+++ Dataset entries +++
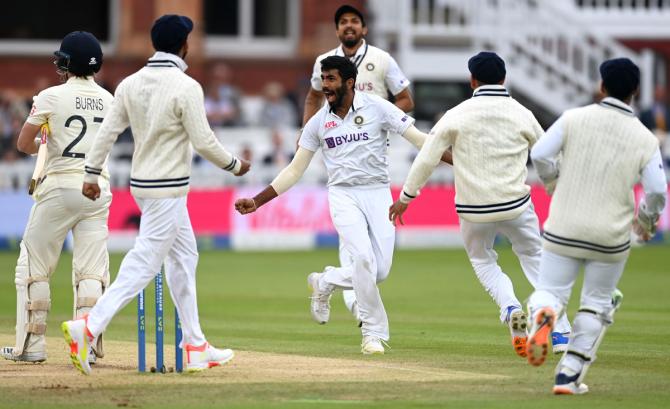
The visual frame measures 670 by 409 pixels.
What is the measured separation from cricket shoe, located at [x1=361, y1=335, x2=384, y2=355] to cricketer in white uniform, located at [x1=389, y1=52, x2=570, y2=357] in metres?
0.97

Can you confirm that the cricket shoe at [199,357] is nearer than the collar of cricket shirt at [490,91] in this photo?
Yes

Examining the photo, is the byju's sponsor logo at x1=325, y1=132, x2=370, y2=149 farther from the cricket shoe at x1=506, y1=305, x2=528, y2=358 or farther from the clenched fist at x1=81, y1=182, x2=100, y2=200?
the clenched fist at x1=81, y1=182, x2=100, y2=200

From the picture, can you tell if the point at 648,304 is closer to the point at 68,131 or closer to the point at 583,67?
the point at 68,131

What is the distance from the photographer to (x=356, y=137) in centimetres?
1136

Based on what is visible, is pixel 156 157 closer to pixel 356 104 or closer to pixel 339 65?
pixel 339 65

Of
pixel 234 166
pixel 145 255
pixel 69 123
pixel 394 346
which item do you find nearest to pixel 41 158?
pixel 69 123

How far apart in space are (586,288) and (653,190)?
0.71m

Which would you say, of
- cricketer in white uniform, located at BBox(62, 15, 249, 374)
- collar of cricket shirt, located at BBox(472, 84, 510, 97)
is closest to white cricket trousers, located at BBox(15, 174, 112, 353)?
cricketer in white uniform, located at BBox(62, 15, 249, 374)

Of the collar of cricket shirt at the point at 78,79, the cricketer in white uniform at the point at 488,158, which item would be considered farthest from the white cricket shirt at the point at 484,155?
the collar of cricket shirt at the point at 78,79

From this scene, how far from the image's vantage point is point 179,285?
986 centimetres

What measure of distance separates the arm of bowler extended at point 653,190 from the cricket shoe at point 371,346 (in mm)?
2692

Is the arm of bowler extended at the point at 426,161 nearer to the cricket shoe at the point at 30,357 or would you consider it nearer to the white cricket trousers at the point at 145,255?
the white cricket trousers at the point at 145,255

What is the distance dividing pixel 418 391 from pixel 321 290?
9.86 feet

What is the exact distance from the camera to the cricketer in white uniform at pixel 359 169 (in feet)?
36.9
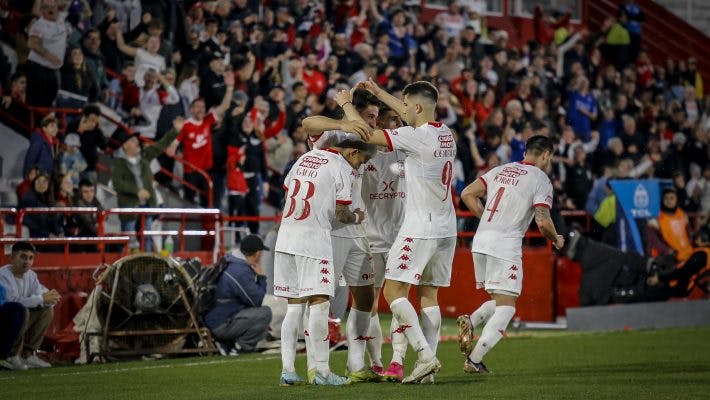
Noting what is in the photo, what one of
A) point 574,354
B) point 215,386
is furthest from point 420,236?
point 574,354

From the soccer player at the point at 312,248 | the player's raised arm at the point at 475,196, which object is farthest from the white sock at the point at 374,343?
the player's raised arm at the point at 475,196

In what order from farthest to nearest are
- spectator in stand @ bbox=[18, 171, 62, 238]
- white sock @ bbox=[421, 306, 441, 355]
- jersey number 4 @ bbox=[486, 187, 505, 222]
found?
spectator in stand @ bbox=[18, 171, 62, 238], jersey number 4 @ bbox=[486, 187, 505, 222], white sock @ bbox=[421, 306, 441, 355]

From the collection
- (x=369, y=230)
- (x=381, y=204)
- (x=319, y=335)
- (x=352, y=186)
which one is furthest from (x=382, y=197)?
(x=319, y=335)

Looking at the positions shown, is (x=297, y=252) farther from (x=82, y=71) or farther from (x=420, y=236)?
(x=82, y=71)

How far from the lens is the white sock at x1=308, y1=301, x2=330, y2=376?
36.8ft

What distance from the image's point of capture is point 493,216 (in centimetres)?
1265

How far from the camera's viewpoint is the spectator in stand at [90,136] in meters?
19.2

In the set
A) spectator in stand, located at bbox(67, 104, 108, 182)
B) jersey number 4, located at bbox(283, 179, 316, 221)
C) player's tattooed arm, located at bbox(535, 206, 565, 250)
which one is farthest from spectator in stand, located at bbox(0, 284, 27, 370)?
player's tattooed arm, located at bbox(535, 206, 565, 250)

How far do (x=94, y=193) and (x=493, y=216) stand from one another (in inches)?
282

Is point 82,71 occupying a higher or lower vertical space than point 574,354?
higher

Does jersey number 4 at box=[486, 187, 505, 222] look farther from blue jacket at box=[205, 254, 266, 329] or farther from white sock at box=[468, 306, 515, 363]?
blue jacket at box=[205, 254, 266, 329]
+++
Goal - Can you turn every line of the items above into a numbered list, skipping the blank lines and leaving the pictures out?

Response for this exercise -
1. The visual frame measures 670 by 409 pixels.
2. What is the measured separation from cricket shoe, located at [x1=361, y1=335, x2=384, y2=355] to cricketer in white uniform, located at [x1=389, y1=52, x2=570, y2=357] in metres?
3. 0.97
4. Can you confirm that the cricket shoe at [199,357] is nearer than the collar of cricket shirt at [490,91] in this photo?
5. Yes
6. Examining the photo, is the byju's sponsor logo at x1=325, y1=132, x2=370, y2=149 farther from the cricket shoe at x1=506, y1=305, x2=528, y2=358 or farther from the clenched fist at x1=81, y1=182, x2=100, y2=200?
7. the clenched fist at x1=81, y1=182, x2=100, y2=200
8. From the picture, can you tell if the point at 648,304 is closer to the point at 68,131 or closer to the point at 583,67?
9. the point at 68,131
10. What is the distance from the photographer to (x=356, y=137) in centimetres?
11. 1136
12. Based on what is visible, is pixel 156 157 closer to pixel 356 104 or closer to pixel 339 65?
13. pixel 339 65
14. Of
15. pixel 234 166
16. pixel 145 255
17. pixel 69 123
18. pixel 394 346
19. which item do you find nearest to pixel 41 158?
20. pixel 69 123
21. How far apart in space are (586,288) and (653,190)?
22. 0.71m
23. Which would you say, of
24. - cricketer in white uniform, located at BBox(62, 15, 249, 374)
25. - collar of cricket shirt, located at BBox(472, 84, 510, 97)
26. is closest to white cricket trousers, located at BBox(15, 174, 112, 353)?
27. cricketer in white uniform, located at BBox(62, 15, 249, 374)
28. Of the collar of cricket shirt at the point at 78,79, the cricketer in white uniform at the point at 488,158, which item would be considered farthest from the white cricket shirt at the point at 484,155?
29. the collar of cricket shirt at the point at 78,79
30. From this scene, how far from the image's vantage point is point 179,285?
31. 986 centimetres
32. What measure of distance separates the arm of bowler extended at point 653,190 from the cricket shoe at point 371,346 (in mm)?
33. 2692
34. Is the arm of bowler extended at the point at 426,161 nearer to the cricket shoe at the point at 30,357 or would you consider it nearer to the white cricket trousers at the point at 145,255?
35. the white cricket trousers at the point at 145,255
36. What is the distance dividing pixel 418 391 from pixel 321 290?
37. 9.86 feet
38. What is the exact distance from the camera to the cricketer in white uniform at pixel 359 169 (in feet)?
39. 36.9
40. Noting what is in the photo, what one of
41. A) point 574,354
42. B) point 215,386
43. is furthest from point 420,236?
44. point 574,354
45. From the soccer player at the point at 312,248 | the player's raised arm at the point at 475,196, which object is farthest from the white sock at the point at 374,343?
46. the player's raised arm at the point at 475,196
47. In what order from farthest to nearest are
48. - spectator in stand @ bbox=[18, 171, 62, 238]
49. - white sock @ bbox=[421, 306, 441, 355]
50. - jersey number 4 @ bbox=[486, 187, 505, 222]
51. found?
52. spectator in stand @ bbox=[18, 171, 62, 238], jersey number 4 @ bbox=[486, 187, 505, 222], white sock @ bbox=[421, 306, 441, 355]
53. From the collection
54. - (x=369, y=230)
55. - (x=381, y=204)
56. - (x=319, y=335)
57. - (x=352, y=186)
58. which one is furthest from (x=382, y=197)?
59. (x=319, y=335)
60. Looking at the positions shown, is (x=297, y=252) farther from (x=82, y=71) or farther from (x=420, y=236)?
61. (x=82, y=71)
62. How far from the lens is the white sock at x1=308, y1=301, x2=330, y2=376?
63. 36.8ft
64. What distance from the image's point of capture is point 493,216 (in centimetres)?
65. 1265
66. How far from the camera's viewpoint is the spectator in stand at [90,136] in meters?
67. 19.2
68. In the set
69. A) spectator in stand, located at bbox(67, 104, 108, 182)
70. B) jersey number 4, located at bbox(283, 179, 316, 221)
71. C) player's tattooed arm, located at bbox(535, 206, 565, 250)
72. which one is farthest from spectator in stand, located at bbox(0, 284, 27, 370)?
73. player's tattooed arm, located at bbox(535, 206, 565, 250)
74. How far do (x=94, y=193) and (x=493, y=216) stand from one another (in inches)?
75. 282
76. Is point 82,71 occupying a higher or lower vertical space than point 574,354?
77. higher
78. Does jersey number 4 at box=[486, 187, 505, 222] look farther from blue jacket at box=[205, 254, 266, 329] or farther from white sock at box=[468, 306, 515, 363]?
79. blue jacket at box=[205, 254, 266, 329]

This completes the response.